Jennifer G. Hill is Professor of Corporate Law at University of Sydney Law School; Matthew Conaglen is Professor of Equity and Trusts at University of Sydney Law School. This post is based on a recent paper by Professors Hill and Conaglen, forthcoming in the Research Handbook on Fiduciary Law. This post is part of the Delaware law series; links to other posts in the series are available here.
Directors’ duties are a core element of corporate governance, yet a range of legal safe harbours ultimately shape the contours and stringency of these duties in practice. Although the standards of conduct that constitute directors’ duties (so-called “conduct rules”) are often relatively strict, legal safe harbours can dilute those rules, resulting in the application of more lenient standards of judicial review (“decision rules”). The potential gap between conduct rules and decision rules, which has been labelled “acoustic separation,” is particularly striking in the context of the duty of care as it is applied to directors.

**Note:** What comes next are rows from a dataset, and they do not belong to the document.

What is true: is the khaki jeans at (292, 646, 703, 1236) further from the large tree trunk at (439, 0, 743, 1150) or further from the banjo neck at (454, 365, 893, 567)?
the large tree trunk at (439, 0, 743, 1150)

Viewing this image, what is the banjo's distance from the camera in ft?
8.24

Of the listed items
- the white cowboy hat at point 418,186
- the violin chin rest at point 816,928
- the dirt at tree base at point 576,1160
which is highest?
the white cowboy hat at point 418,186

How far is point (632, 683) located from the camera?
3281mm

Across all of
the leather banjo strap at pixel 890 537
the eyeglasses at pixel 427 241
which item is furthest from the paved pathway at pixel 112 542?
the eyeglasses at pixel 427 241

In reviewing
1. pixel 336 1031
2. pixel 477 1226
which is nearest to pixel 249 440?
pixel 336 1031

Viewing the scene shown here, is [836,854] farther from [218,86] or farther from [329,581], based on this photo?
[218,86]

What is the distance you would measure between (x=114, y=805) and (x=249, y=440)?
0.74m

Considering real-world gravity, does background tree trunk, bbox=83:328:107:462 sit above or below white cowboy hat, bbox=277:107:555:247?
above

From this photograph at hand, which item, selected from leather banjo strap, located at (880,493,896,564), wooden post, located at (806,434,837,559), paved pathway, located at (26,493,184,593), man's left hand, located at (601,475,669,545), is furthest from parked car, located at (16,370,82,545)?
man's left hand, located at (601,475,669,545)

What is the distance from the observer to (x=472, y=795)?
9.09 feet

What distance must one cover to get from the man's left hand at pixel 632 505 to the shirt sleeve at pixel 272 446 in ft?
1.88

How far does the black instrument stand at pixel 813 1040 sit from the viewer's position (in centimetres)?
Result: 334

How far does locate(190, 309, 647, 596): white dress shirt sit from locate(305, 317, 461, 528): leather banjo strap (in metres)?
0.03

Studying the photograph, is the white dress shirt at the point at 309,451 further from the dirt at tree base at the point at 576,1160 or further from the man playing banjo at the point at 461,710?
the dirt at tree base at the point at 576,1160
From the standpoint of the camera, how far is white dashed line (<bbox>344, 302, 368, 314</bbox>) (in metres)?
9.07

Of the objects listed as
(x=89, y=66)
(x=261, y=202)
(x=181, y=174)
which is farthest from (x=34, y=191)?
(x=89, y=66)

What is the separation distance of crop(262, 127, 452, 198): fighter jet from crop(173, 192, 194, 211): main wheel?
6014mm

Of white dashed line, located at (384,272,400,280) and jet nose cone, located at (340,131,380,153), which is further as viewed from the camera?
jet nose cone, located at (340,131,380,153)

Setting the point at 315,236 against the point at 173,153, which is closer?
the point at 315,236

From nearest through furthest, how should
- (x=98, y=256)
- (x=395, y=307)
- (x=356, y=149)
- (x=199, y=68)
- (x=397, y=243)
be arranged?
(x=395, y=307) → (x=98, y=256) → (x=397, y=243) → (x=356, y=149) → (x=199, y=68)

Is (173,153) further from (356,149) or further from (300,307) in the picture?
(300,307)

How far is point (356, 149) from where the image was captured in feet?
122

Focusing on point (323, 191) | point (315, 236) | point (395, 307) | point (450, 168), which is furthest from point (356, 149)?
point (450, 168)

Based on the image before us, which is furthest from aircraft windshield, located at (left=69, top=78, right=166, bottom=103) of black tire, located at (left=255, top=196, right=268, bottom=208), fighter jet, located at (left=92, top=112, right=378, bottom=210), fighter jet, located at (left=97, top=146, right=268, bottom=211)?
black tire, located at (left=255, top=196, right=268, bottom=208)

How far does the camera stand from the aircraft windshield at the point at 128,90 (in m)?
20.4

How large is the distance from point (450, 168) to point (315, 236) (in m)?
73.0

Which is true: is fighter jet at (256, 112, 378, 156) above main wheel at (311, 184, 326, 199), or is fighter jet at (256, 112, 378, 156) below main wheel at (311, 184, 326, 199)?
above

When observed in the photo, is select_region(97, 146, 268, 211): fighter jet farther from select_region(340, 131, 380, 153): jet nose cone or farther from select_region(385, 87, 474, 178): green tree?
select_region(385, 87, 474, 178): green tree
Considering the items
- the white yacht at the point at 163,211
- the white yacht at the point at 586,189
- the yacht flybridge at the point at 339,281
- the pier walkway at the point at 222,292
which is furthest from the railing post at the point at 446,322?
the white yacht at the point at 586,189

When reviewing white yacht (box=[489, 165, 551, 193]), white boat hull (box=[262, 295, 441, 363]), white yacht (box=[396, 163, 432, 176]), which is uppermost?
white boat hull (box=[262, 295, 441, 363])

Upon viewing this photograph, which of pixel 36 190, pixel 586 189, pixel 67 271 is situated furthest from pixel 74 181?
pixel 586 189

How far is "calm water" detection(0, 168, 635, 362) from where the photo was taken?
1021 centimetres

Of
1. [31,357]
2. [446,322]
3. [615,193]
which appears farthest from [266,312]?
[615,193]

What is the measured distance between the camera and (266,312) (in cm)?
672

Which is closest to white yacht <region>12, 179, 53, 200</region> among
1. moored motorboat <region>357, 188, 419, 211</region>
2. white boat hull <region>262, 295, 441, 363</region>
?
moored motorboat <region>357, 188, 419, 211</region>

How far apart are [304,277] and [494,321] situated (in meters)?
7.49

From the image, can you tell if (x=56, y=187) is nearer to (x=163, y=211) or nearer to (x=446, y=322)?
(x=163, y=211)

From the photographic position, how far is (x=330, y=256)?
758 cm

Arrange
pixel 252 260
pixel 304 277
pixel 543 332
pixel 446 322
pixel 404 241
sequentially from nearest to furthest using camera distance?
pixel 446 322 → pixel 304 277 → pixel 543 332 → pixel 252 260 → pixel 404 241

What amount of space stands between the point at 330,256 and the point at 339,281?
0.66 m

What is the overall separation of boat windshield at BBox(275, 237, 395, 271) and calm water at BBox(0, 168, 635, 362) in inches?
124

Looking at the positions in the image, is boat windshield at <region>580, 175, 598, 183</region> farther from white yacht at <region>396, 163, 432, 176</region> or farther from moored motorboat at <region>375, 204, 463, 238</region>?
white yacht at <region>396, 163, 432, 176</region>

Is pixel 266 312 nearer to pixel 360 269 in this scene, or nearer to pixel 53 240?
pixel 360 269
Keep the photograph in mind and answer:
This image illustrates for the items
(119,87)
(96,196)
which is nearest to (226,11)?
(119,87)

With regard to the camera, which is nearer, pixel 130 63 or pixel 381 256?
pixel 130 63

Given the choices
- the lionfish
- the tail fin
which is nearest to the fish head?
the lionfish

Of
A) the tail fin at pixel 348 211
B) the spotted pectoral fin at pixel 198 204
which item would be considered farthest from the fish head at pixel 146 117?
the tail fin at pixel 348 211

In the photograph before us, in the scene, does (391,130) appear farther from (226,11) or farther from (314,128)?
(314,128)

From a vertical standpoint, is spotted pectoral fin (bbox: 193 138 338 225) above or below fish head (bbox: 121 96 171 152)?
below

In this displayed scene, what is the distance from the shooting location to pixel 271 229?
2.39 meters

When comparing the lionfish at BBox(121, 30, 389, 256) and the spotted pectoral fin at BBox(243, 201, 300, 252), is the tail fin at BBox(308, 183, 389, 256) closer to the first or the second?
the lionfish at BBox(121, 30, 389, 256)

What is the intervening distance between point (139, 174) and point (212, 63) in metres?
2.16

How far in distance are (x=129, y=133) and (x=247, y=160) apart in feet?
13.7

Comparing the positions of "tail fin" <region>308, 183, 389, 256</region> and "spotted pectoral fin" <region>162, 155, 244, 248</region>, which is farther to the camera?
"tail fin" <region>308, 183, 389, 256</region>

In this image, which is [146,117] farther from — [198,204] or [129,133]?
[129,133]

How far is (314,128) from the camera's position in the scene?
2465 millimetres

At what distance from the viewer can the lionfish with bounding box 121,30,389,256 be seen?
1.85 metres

Directors’ duties and legal safe harbours can also involve complex interaction between equitable and common law (‘general law’) principles on the one hand, and statutory regimes on the other. Whereas some jurisdictions, such as Delaware, rely exclusively on general law principles in relation to directors’ duties, others, including the United Kingdom and Australia, have adopted statutory regimes, which either co-exist with, or supplant, the general law regime.